= How to complete this task =
Please output every one of the lines below verbatim, keeping them in their original order.

[Recorded data]

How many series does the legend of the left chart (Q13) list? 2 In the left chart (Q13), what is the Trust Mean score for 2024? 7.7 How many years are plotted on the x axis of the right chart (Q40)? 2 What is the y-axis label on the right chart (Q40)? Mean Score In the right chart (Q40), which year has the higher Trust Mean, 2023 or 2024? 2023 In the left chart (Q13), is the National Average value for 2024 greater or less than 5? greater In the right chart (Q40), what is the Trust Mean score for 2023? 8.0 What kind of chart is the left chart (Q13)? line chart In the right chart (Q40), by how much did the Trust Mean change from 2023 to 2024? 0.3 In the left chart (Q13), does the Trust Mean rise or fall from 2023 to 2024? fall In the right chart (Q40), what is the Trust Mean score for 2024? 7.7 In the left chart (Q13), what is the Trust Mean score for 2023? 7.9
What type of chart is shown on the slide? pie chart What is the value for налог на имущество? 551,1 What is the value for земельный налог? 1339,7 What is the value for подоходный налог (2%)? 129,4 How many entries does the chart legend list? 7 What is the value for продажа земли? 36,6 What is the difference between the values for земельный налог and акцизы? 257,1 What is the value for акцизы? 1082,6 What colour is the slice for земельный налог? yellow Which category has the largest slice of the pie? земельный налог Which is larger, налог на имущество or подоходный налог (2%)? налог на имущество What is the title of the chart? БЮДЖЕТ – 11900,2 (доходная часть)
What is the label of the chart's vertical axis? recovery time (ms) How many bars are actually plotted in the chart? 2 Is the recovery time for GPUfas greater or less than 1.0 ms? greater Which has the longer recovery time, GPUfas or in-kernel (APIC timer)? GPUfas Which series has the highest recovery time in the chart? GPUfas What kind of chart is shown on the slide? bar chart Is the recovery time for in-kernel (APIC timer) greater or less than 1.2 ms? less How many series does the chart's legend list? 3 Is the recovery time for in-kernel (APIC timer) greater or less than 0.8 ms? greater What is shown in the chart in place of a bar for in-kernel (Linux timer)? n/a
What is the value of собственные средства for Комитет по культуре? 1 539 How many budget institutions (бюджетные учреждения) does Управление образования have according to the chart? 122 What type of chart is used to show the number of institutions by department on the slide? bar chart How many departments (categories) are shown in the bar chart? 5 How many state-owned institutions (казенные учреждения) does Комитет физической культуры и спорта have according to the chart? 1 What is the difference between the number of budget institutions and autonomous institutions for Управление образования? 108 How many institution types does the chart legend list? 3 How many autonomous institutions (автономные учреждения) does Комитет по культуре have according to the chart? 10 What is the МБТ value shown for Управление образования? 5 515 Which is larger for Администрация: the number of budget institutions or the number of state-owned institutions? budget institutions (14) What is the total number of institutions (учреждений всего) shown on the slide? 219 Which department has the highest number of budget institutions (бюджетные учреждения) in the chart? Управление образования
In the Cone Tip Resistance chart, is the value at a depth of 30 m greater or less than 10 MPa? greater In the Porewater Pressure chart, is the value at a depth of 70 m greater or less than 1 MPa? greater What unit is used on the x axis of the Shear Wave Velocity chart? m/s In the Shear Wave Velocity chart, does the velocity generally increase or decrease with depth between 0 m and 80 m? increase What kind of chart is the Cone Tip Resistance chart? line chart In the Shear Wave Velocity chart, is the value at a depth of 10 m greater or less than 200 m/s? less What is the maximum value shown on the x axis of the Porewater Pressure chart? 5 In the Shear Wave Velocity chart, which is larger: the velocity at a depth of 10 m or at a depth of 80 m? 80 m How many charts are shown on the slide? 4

= Response =
How many series does the legend of the left chart (Q13) list? 2 In the left chart (Q13), what is the Trust Mean score for 2024? 7.7 How many years are plotted on the x axis of the right chart (Q40)? 2 What is the y-axis label on the right chart (Q40)? Mean Score In the right chart (Q40), which year has the higher Trust Mean, 2023 or 2024? 2023 In the left chart (Q13), is the National Average value for 2024 greater or less than 5? greater In the right chart (Q40), what is the Trust Mean score for 2023? 8.0 What kind of chart is the left chart (Q13)? line chart In the right chart (Q40), by how much did the Trust Mean change from 2023 to 2024? 0.3 In the left chart (Q13), does the Trust Mean rise or fall from 2023 to 2024? fall In the right chart (Q40), what is the Trust Mean score for 2024? 7.7 In the left chart (Q13), what is the Trust Mean score for 2023? 7.9
What type of chart is shown on the slide? pie chart What is the value for налог на имущество? 551,1 What is the value for земельный налог? 1339,7 What is the value for подоходный налог (2%)? 129,4 How many entries does the chart legend list? 7 What is the value for продажа земли? 36,6 What is the difference between the values for земельный налог and акцизы? 257,1 What is the value for акцизы? 1082,6 What colour is the slice for земельный налог? yellow Which category has the largest slice of the pie? земельный налог Which is larger, налог на имущество or подоходный налог (2%)? налог на имущество What is the title of the chart? БЮДЖЕТ – 11900,2 (доходная часть)
What is the label of the chart's vertical axis? recovery time (ms) How many bars are actually plotted in the chart? 2 Is the recovery time for GPUfas greater or less than 1.0 ms? greater Which has the longer recovery time, GPUfas or in-kernel (APIC timer)? GPUfas Which series has the highest recovery time in the chart? GPUfas What kind of chart is shown on the slide? bar chart Is the recovery time for in-kernel (APIC timer) greater or less than 1.2 ms? less How many series does the chart's legend list? 3 Is the recovery time for in-kernel (APIC timer) greater or less than 0.8 ms? greater What is shown in the chart in place of a bar for in-kernel (Linux timer)? n/a
What is the value of собственные средства for Комитет по культуре? 1 539 How many budget institutions (бюджетные учреждения) does Управление образования have according to the chart? 122 What type of chart is used to show the number of institutions by department on the slide? bar chart How many departments (categories) are shown in the bar chart? 5 How many state-owned institutions (казенные учреждения) does Комитет физической культуры и спорта have according to the chart? 1 What is the difference between the number of budget institutions and autonomous institutions for Управление образования? 108 How many institution types does the chart legend list? 3 How many autonomous institutions (автономные учреждения) does Комитет по культуре have according to the chart? 10 What is the МБТ value shown for Управление образования? 5 515 Which is larger for Администрация: the number of budget institutions or the number of state-owned institutions? budget institutions (14) What is the total number of institutions (учреждений всего) shown on the slide? 219 Which department has the highest number of budget institutions (бюджетные учреждения) in the chart? Управление образования
In the Cone Tip Resistance chart, is the value at a depth of 30 m greater or less than 10 MPa? greater In the Porewater Pressure chart, is the value at a depth of 70 m greater or less than 1 MPa? greater What unit is used on the x axis of the Shear Wave Velocity chart? m/s In the Shear Wave Velocity chart, does the velocity generally increase or decrease with depth between 0 m and 80 m? increase What kind of chart is the Cone Tip Resistance chart? line chart In the Shear Wave Velocity chart, is the value at a depth of 10 m greater or less than 200 m/s? less What is the maximum value shown on the x axis of the Porewater Pressure chart? 5 In the Shear Wave Velocity chart, which is larger: the velocity at a depth of 10 m or at a depth of 80 m? 80 m How many charts are shown on the slide? 4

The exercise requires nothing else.